**WHAT YOU WILL DO:**
**A.** Name every place mentioned in the passage about Hang Yat Siu, listing each one once.
**B.** Extend the passage about Hang Yat Siu, picking up right after its final line.

Hang Yat Siu's father was a member of the underground movement fighting against the government of his time. After his father's death being still a young boy, Hang Yat Siu returned with his family to Canton in Kwantung his mothers birthplace. At the age of 13 he left his family and followed a nomadic path. Eventually he found his way to a small temple near Canton where he worked in the kitchen in exchange for food and shelter. After a time Hang Yat Siu devoted himself to Buddhism and became a lay monk taking the name 'Lin Hung Sim Si'. He became a student of the Zen master Yan Gong who taught him traditional martial arts. During his travels he met and befriended the father of Lai Ng Sam and after Lai Ng Sam's father's death adopted Lai Ng Sam as his son. As Hang Yat Siu grew older and his eye sight deteriorated his wanderings came to an end and he settled down at a small temple near Changsha, Wunam. During this time he accepted five more students and wrote letters of introduction to other teachers so his students could exchange forms and continue learning southern shoalin boxing.

Lai Ng Sam (1927 - 1995)

**SUPPLIED RECORDS:**
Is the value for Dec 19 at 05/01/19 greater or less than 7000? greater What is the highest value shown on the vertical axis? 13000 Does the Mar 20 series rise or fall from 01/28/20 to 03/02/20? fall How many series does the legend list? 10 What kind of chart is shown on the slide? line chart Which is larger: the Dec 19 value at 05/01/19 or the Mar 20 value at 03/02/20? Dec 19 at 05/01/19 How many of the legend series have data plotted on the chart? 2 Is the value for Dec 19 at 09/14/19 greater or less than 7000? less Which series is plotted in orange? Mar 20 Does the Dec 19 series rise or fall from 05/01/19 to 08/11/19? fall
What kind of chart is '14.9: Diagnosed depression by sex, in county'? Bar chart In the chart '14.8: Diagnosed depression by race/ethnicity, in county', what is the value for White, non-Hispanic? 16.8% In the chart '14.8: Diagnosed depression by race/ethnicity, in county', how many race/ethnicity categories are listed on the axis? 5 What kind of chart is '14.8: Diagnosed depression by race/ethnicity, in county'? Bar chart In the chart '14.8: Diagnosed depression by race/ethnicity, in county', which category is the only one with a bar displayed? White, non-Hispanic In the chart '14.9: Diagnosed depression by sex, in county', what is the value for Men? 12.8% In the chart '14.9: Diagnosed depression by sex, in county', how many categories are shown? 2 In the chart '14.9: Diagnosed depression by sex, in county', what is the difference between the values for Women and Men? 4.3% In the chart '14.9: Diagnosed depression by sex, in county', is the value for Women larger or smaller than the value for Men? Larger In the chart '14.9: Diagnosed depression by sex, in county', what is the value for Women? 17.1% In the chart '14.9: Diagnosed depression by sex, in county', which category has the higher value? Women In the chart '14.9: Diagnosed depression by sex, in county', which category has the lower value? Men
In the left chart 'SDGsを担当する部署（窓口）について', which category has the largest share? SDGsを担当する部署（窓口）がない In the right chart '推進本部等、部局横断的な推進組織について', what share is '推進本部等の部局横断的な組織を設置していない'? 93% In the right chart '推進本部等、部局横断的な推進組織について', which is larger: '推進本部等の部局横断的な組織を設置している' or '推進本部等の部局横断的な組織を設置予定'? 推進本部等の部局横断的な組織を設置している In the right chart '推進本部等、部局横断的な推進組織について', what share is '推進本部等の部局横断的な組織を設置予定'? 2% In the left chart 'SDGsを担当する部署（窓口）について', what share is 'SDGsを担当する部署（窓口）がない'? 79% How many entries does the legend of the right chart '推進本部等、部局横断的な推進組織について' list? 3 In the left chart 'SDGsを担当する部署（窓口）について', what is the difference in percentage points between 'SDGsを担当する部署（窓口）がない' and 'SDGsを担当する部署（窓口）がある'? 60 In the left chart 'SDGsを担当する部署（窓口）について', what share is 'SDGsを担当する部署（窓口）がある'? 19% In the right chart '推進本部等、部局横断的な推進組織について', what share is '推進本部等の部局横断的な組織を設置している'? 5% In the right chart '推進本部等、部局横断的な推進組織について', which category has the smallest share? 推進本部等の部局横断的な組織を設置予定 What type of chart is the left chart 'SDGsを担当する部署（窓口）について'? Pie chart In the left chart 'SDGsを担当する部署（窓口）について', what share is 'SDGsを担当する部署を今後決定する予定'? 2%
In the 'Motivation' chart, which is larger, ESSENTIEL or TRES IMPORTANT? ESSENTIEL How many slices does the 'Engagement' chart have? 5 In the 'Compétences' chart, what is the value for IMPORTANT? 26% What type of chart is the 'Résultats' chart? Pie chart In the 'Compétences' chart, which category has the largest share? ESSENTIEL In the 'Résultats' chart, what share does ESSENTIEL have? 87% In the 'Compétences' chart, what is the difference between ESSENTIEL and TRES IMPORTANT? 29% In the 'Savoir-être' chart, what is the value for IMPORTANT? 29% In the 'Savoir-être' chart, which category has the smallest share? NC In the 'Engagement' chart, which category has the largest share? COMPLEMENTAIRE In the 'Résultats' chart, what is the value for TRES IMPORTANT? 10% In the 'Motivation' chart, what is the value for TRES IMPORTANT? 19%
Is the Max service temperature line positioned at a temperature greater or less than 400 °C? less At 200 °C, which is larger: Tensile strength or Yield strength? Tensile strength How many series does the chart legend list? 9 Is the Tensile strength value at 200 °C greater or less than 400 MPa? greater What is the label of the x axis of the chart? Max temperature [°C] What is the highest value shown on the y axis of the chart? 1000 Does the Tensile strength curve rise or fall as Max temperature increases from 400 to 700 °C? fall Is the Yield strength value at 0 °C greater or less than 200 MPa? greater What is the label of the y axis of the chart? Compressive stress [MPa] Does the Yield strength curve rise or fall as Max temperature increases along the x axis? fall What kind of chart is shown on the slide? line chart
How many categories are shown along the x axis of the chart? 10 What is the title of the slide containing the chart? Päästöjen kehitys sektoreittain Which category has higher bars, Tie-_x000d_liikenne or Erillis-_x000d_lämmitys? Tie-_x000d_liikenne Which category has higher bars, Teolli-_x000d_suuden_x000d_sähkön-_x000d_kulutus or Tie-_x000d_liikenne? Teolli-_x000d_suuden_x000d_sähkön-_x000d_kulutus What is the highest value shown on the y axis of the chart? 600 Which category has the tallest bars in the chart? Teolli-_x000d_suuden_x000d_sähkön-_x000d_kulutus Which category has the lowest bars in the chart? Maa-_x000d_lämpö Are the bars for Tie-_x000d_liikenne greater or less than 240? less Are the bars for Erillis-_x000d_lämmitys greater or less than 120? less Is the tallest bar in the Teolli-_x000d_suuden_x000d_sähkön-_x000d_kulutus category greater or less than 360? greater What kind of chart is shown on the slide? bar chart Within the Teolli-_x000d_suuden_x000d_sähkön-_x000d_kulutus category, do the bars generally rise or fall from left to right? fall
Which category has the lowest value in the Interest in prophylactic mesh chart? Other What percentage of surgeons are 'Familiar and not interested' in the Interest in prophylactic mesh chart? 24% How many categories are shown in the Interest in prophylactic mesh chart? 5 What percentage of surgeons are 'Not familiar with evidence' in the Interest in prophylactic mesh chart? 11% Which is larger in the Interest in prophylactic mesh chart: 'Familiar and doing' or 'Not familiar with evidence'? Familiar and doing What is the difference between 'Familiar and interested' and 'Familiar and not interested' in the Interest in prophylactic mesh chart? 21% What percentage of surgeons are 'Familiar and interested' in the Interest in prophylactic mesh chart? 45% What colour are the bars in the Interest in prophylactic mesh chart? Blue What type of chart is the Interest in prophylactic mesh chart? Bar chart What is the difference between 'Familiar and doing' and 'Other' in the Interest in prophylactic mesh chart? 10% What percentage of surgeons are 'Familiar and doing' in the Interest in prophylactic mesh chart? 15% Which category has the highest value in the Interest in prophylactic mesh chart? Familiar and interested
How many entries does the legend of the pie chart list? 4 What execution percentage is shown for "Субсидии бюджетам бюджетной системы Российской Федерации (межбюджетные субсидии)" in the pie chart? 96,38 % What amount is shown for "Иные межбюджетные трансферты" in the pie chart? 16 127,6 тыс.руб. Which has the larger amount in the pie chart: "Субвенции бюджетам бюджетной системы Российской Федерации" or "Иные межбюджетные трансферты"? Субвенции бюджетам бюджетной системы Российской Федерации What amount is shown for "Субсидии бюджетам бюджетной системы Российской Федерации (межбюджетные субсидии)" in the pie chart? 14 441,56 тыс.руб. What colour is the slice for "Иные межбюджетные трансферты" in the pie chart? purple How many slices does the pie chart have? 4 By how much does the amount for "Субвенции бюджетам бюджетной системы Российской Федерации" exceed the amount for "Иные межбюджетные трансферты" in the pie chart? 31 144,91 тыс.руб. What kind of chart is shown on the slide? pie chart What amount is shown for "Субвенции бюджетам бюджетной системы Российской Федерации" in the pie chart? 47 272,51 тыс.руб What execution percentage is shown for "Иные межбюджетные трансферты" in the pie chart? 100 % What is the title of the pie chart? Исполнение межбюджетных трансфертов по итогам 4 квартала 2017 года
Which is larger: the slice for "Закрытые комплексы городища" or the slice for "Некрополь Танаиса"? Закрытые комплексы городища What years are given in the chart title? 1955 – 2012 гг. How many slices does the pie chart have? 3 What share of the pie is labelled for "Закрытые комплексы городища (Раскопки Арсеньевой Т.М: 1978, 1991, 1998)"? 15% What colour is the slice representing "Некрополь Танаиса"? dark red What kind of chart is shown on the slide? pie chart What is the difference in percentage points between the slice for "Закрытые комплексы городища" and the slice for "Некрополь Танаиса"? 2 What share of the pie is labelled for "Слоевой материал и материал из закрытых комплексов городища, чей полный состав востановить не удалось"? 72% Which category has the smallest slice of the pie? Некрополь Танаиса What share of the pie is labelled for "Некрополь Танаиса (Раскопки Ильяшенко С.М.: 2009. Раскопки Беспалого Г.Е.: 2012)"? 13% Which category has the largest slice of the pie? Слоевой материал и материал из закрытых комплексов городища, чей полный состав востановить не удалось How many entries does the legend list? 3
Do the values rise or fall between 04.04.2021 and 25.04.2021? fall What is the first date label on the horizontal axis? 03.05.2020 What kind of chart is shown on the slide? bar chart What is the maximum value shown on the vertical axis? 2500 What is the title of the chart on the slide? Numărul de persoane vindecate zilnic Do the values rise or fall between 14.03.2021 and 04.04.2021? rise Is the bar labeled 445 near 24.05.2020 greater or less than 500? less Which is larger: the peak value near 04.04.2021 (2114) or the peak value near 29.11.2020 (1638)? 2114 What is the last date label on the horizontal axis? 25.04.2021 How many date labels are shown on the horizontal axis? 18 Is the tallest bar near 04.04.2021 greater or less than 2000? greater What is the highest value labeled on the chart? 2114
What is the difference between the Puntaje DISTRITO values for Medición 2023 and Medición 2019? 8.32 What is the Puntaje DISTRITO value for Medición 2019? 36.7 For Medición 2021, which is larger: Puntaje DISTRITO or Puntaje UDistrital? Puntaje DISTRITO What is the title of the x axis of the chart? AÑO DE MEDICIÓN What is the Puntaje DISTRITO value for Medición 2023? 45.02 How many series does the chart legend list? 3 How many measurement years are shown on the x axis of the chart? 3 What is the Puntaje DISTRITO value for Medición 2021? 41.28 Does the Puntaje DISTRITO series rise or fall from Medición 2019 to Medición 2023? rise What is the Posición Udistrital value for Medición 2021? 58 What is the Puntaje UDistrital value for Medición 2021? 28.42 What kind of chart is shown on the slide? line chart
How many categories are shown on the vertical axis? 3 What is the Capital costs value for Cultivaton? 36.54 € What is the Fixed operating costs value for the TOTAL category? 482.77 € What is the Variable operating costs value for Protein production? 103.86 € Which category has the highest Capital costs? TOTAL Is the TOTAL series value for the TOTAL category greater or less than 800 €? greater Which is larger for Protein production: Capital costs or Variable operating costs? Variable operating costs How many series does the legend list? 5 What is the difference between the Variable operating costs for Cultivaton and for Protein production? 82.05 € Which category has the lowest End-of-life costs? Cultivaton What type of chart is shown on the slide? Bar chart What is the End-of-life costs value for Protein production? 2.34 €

**OUTPUTS FOR THE TASKS:**
**A.** Canton, Kwantung, Changsha, Wunam

**B.**
Lai Ng Sam was born in Futshan village in Kwantung in 1927. His father was an herbal doctor and Mok Ga kung fu teacher. During his travels Lai Ng Sam's father met Hang Yat Siu in the village of Shen Tong. The two became good friends and made a living selling herbs and giving kung fu demonstrations. When Lai Ng Sam was seven his father passed away and he was adopted by Hang Yat Siu. From 1934 Lai Ng Sam was the adopted son and student of Hang Yat Siu being trained in the arts of herbal medicine and southern Chinese boxing.In 1937 Japan invaded China with the intention of dominating the Asian mainland. It was a turbulent time for the Chinese people, and Hang Yat Sui and Lai Ng Sam were both actively involved in the resistance movement against the Japanese invaders. After the Second World War the true nature of the Maoist regime became obvious and in 1949 Hang Yat Sui instructed each of his students to flee the country. Lai Ng Sam was lucky to have succeeded in escaping mainland China, not many did. He arrived in Hong Kong where he made a new life for himself continuing to teach martial arts just as they were given to him. He taught at the YMCA, the Japanses embassy and in Victoria Park, where he taught on a daily basis. It was in this park, in the 1970's, that Jeff Hasbrouck was introducted to Lai Ng Sam, becoming both a student and a friend. Tragically Lai Ng Sam contracted cancer and during his final days appointed Jeff Hasbrouck as his official successor. Sadly Lai Ng Sam passed away in November 1995.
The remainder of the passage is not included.